Factors associated with facial melasma severity in Brazilian women: an internet-based survey<sup/>

Abreu, Ana Flávia Teixeira de; Dias, Marina Oliveira; Barbosa, Mayla Martins Conti; Amorim, Rebecca Perez de; Miot, Hélio Amante; Espósito, Ana Cláudia Cavalcante

doi:10.1016/j.abd.2023.12.008

Dear Editor,

Melasma is a chronic, recurrent, and multifactorial hypermelanosis that mainly affects women of reproductive age and, although there are known triggers (e.g., exposure to solar radiation, pregnancy, hormonal therapy, hormonal contraceptives), no study has systematically investigated the factors associated with facial melasma severity.¹,²

The multifactorial nature of melasma severity requires a large sample to perform a robust multivariate analysis. In this context, internet-based surveys are the methodology that enables research requiring large samples, which are inaccessible in clinical practice.

The study aimed to explore factors associated with facial melasma severity in adult women in Brazil, based on a cross-sectional internet-based survey, which included women aged 18 to 60 years old, who reported facial melasma previously diagnosed by a dermatologist. Participants who reported other concomitant facial dermatoses or dermatoses related to photosensitivity were excluded.

Given information:
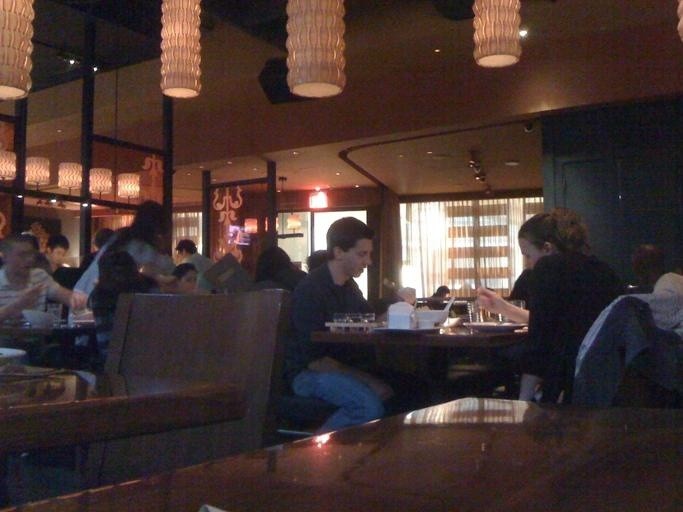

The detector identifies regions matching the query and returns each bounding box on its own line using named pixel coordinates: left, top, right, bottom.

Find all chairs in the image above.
left=102, top=287, right=290, bottom=487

What you need to do:
**A.** Copy from the melasma letter, word for word, the part that opens with the words containing "Melasma is a" and closes with "in clinical practice.".
**B.** What age range of women did the survey in the melasma letter include?
The material comes from a different source than the melasma letter.

Answers for the exercise:
**A.**
Melasma is a chronic, recurrent, and multifactorial hypermelanosis that mainly affects women of reproductive age and, although there are known triggers (e.g., exposure to solar radiation, pregnancy, hormonal therapy, hormonal contraceptives), no study has systematically investigated the factors associated with facial melasma severity.¹,²

The multifactorial nature of melasma severity requires a large sample to perform a robust multivariate analysis. In this context, internet-based surveys are the methodology that enables research requiring large samples, which are inaccessible in clinical practice.

**B.** Women aged 18 to 60 years old.